> _Task inputs_
━━━

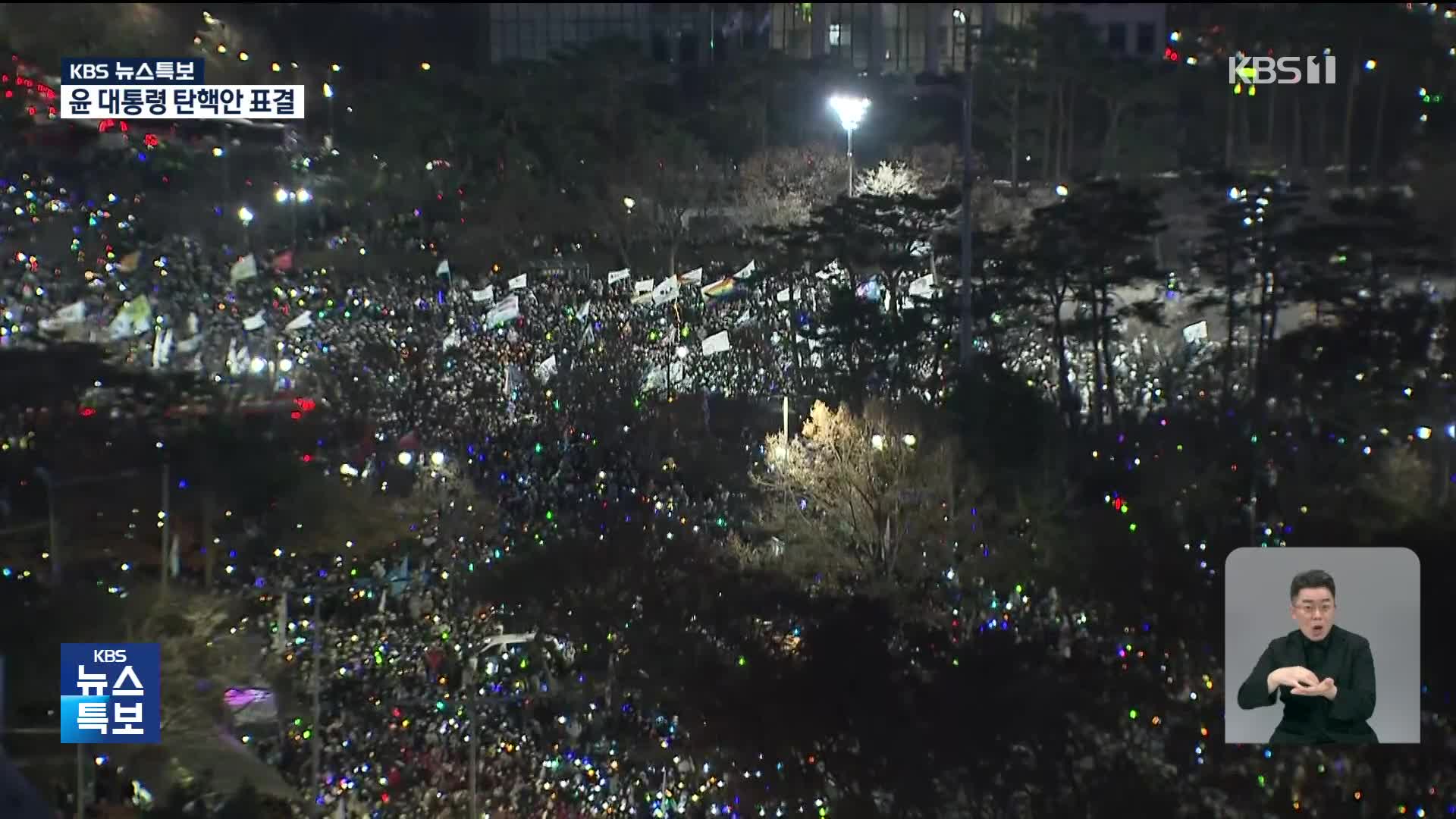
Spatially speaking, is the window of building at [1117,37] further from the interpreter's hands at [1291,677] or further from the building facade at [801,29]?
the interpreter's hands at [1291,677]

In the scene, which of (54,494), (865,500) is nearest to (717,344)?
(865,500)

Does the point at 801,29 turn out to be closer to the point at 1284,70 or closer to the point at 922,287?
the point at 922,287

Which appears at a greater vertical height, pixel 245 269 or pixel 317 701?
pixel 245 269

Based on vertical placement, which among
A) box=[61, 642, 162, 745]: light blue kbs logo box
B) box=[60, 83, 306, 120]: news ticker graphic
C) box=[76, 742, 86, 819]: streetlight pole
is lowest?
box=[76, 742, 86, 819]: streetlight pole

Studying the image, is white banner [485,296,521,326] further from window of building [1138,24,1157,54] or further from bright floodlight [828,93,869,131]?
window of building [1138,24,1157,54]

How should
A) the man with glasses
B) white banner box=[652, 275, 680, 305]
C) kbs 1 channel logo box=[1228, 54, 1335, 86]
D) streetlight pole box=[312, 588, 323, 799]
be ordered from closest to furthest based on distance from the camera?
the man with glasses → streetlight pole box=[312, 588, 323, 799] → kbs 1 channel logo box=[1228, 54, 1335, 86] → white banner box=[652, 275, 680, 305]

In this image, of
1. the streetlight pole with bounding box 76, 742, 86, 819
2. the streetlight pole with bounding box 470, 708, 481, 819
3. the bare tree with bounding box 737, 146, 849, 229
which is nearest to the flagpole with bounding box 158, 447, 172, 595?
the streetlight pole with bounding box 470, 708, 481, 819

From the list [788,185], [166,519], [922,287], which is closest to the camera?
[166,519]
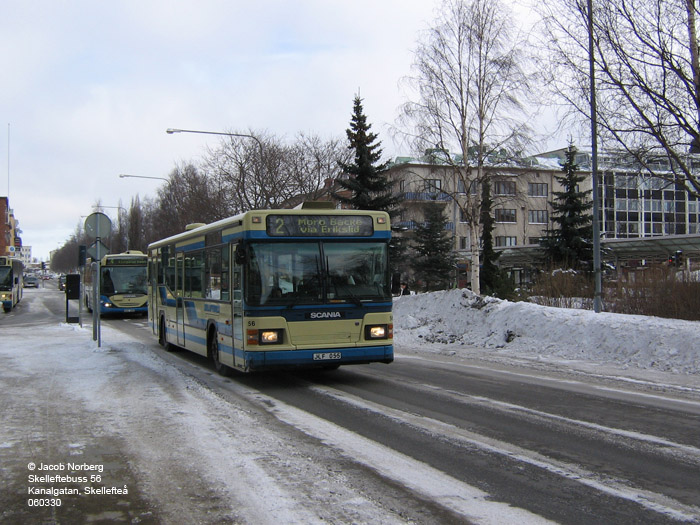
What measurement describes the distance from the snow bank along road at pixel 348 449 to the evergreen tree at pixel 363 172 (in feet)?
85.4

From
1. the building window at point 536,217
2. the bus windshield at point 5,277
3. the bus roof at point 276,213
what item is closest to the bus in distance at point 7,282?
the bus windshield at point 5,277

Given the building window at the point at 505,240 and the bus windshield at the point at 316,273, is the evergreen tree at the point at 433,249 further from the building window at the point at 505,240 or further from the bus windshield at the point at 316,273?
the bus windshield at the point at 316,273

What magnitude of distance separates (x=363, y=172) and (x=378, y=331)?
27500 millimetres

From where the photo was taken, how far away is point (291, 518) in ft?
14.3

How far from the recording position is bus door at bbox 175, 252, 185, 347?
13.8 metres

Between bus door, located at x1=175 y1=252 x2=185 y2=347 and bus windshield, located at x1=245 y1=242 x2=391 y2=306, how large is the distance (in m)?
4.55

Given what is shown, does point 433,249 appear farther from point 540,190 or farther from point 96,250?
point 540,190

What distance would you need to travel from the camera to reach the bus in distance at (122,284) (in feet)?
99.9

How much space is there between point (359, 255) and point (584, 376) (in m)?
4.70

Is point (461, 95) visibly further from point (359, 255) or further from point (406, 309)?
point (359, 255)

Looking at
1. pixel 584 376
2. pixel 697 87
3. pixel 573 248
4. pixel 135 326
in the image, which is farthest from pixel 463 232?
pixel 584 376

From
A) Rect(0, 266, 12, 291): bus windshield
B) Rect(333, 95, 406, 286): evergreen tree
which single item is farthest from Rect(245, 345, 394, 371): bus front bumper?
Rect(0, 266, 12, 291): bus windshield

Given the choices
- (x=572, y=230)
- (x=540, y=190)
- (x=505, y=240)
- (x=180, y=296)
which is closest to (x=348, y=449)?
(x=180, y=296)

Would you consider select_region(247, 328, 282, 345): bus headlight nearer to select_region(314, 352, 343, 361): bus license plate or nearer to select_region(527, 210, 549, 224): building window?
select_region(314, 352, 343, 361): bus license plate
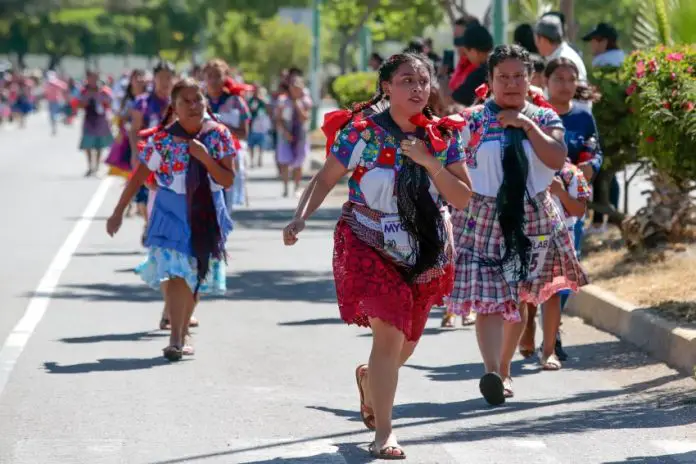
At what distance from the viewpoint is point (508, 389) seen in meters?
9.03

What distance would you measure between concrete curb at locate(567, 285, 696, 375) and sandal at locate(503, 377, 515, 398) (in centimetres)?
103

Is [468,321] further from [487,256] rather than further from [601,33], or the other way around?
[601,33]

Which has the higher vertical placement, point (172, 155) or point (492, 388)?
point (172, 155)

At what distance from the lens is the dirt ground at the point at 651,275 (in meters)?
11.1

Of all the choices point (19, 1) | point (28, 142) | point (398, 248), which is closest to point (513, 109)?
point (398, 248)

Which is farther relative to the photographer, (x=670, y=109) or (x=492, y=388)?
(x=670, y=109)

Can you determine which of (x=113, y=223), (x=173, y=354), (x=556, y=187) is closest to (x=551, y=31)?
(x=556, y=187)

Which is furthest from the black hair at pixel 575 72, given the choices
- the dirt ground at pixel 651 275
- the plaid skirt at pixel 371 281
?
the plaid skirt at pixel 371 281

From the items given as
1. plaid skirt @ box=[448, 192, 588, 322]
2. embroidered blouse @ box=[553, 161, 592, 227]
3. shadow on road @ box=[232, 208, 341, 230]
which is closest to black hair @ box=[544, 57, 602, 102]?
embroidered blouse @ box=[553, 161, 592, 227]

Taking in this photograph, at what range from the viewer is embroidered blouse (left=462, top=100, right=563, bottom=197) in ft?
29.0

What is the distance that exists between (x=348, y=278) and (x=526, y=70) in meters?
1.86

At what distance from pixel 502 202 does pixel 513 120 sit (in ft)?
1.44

━━━

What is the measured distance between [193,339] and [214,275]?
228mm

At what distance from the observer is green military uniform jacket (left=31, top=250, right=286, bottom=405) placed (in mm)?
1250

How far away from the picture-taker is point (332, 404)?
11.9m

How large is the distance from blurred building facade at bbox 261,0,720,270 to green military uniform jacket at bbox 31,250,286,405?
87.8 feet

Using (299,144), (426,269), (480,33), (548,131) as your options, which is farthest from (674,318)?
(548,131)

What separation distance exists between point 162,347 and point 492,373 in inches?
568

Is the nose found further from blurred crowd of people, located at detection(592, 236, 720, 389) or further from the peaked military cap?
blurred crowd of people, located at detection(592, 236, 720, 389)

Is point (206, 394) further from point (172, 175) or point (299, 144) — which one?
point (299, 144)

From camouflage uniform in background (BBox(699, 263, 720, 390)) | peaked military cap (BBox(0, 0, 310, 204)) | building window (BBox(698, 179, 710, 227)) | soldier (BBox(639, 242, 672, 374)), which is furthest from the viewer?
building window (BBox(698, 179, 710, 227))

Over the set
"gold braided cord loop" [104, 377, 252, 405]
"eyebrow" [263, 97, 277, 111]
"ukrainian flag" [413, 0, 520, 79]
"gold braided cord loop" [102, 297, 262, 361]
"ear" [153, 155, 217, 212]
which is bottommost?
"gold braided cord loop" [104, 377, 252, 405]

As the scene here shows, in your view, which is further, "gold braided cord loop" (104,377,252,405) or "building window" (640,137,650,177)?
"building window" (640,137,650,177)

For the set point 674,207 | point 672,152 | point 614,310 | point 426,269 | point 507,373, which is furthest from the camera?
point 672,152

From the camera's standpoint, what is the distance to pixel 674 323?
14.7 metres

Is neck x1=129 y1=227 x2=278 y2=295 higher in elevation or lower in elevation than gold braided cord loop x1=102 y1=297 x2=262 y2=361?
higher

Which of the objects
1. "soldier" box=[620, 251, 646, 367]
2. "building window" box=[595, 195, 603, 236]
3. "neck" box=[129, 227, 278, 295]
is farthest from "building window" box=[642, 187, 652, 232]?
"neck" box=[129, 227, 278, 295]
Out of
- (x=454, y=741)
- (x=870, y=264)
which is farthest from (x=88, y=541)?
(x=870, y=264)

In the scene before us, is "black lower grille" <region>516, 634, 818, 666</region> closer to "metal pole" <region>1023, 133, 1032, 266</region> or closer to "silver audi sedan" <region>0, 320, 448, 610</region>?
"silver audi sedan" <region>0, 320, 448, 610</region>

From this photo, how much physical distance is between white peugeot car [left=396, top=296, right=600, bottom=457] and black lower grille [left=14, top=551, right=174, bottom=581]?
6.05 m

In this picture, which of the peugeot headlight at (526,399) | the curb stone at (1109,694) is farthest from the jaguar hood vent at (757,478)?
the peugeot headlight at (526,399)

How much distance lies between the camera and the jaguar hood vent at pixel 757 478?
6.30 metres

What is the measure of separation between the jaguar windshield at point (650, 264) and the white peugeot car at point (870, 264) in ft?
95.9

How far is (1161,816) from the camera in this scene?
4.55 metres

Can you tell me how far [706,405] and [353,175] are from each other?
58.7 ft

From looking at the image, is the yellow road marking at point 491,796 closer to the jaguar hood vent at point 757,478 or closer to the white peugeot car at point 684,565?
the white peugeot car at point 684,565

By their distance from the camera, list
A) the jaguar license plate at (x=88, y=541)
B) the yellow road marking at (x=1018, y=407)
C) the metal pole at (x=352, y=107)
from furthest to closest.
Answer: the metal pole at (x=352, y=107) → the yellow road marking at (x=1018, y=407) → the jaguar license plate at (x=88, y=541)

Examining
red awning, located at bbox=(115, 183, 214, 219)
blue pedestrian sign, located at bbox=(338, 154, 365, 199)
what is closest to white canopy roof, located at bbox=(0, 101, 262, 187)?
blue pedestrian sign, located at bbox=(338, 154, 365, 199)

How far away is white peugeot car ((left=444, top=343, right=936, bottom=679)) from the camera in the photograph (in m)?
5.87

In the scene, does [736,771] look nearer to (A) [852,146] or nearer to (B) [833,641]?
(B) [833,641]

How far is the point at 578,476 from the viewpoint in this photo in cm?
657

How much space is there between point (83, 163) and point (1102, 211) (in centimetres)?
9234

━━━

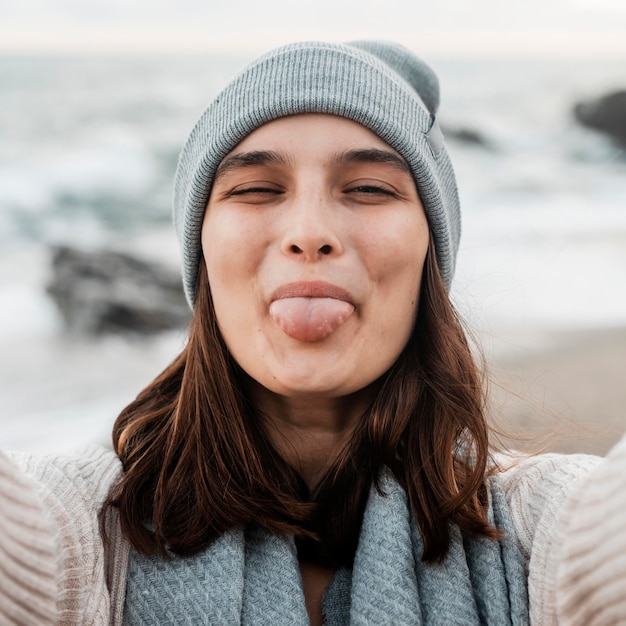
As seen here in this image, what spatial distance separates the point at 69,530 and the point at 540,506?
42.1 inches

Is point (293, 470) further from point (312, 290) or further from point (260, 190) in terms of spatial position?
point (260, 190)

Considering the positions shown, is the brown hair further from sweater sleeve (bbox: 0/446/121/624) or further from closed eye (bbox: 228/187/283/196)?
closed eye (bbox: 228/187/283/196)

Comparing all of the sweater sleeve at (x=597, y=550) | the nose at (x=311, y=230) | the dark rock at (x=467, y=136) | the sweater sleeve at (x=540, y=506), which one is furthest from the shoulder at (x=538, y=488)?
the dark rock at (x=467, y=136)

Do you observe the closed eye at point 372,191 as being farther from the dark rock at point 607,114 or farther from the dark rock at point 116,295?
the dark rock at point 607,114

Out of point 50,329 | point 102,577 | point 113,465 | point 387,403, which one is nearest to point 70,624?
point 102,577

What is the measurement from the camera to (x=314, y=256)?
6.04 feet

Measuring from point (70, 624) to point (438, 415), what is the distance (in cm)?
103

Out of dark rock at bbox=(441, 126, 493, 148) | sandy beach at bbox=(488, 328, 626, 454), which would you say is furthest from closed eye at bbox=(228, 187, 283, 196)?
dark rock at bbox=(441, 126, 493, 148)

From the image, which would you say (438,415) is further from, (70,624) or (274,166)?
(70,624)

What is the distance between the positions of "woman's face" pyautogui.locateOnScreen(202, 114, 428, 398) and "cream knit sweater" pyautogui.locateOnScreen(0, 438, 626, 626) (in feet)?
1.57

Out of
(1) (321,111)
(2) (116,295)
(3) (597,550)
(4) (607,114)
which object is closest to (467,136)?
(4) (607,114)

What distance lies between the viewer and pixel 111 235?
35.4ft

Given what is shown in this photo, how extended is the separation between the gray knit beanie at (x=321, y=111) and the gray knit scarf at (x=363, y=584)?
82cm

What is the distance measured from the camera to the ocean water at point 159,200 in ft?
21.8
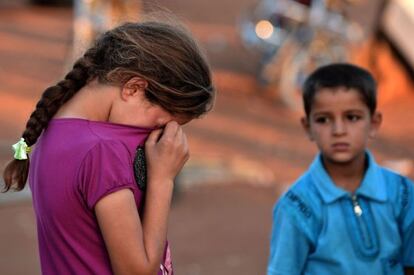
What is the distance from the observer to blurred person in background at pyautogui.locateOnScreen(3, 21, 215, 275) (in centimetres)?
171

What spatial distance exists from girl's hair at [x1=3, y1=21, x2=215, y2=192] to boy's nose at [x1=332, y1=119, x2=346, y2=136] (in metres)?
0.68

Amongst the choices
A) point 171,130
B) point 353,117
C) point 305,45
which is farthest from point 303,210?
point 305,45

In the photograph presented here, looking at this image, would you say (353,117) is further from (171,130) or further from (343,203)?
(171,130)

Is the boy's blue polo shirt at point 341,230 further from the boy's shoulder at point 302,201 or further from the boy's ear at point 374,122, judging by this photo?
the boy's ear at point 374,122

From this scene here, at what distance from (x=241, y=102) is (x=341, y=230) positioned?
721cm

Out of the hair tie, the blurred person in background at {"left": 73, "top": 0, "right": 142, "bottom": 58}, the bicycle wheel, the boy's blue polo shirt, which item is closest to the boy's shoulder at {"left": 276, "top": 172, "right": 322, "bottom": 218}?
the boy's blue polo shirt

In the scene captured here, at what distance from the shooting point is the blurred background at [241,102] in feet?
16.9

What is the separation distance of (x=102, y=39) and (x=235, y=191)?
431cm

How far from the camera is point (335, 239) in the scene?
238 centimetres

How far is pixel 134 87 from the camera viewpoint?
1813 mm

━━━

> _Task to carry out_
Could you reproduce, word for word, the lines of the items starting with the line that contains "Spatially speaking, is" and going on through the line that contains "the man with glasses →"?

> _Correct answer_
Spatially speaking, is the window of building at [1117,37] further from the interpreter's hands at [1291,677] or further from the building facade at [801,29]?
the interpreter's hands at [1291,677]

In the scene, which of (54,494), (865,500) is nearest to (717,344)?
(865,500)

Does the point at 801,29 turn out to be closer to the point at 1284,70 or closer to the point at 922,287?
the point at 922,287

Which appears at a greater vertical height, pixel 245 269 or pixel 317 701?
pixel 245 269

Based on vertical placement, which among
A) box=[61, 642, 162, 745]: light blue kbs logo box
B) box=[60, 83, 306, 120]: news ticker graphic
C) box=[76, 742, 86, 819]: streetlight pole
is lowest?
box=[76, 742, 86, 819]: streetlight pole

Studying the image, is white banner [485,296,521,326] further from window of building [1138,24,1157,54] or further from bright floodlight [828,93,869,131]?
window of building [1138,24,1157,54]

How should
A) the man with glasses
B) white banner box=[652, 275, 680, 305]
C) kbs 1 channel logo box=[1228, 54, 1335, 86]
D) streetlight pole box=[312, 588, 323, 799]
be ordered from closest to furthest based on distance from the camera?
the man with glasses → streetlight pole box=[312, 588, 323, 799] → kbs 1 channel logo box=[1228, 54, 1335, 86] → white banner box=[652, 275, 680, 305]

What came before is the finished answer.